The action scenes are fine, I guess, although that 12-minute-long single take has a sameness to it that flattens the technical mastery of the whole sequence. I repeat myself: Head shot, body shot, Hemsworth sad, brown people bad, head shot, body shot. Rake gets hit by a car approximately a dozen times because the Bangladeshi people are bad drivers! That is the message I am taking from this! And although I commend Extraction for casting some recognizable Bollywood actors, including Pankaj Tripathi as Ovi's imprisoned father and Randeep Hooda as Saju, Ovi Sr.'s second in command, in the entirety of India and in the entirety of Bangladesh, only Saju is presented as a "good" person, and that's only for a portion of the film.

▶ RAW DATA:
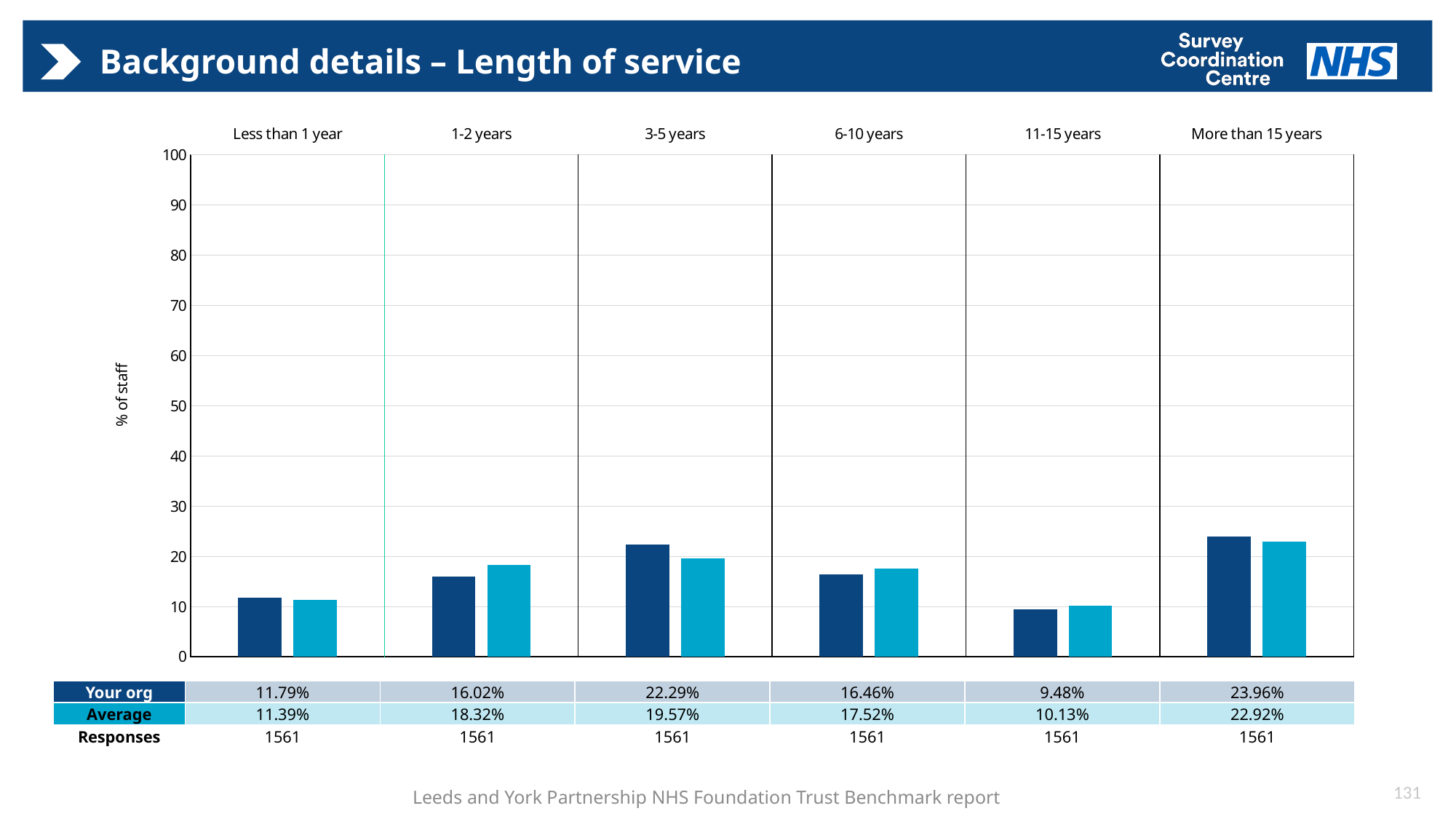
Which length of service category has the highest 'Your org' value? More than 15 years What kind of chart is shown on the slide? Bar chart What is the difference between the 'Your org' and 'Average' values for 3-5 years? 2.72% How many series does the chart show? 2 Which length of service category has the lowest 'Average' value? 11-15 years What is the number of responses shown for each category? 1561 How many length of service categories are shown on the chart? 6 For 1-2 years, which is larger: 'Your org' or 'Average'? Average Is the 'Your org' value for 11-15 years greater or less than 10? less What is the 'Average' value for 1-2 years? 18.32% What is the 'Your org' value for More than 15 years? 23.96% What is the 'Your org' value for 3-5 years? 22.29%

▶ HOW TO COMPLETE THIS TASK:
Carry on the review of Extraction from its last sentence. These lines have no connection to the film review above.

▶ RESPONSE TO THE TASK:
Look, I'm not trying to say movies should only be about people whose ethical or moral choices are ones we would approve of, or that it's impossible to empathize with or enjoy movies about bad people. I just wrote in praise of There Will Be Blood, and Daniel Plainview is an awful person, and my favorite movie is The Godfather, another movie about an awful person. But those films had specific points of view and understandable character arcs and engaging aesthetic choices; their explorations of those worlds and those people were not an unthinking endorsement. Meanwhile, nothing about Extraction suggests that it has such self-awareness, and it's not doing anything within the conventions of this genre that wasn't already accomplished more impressively or more entertainingly by Man on Fire. Rest in peace, Tony Scott. You deserve better mimicry than this.

Extraction started streaming on Netflix on April 24, 2020.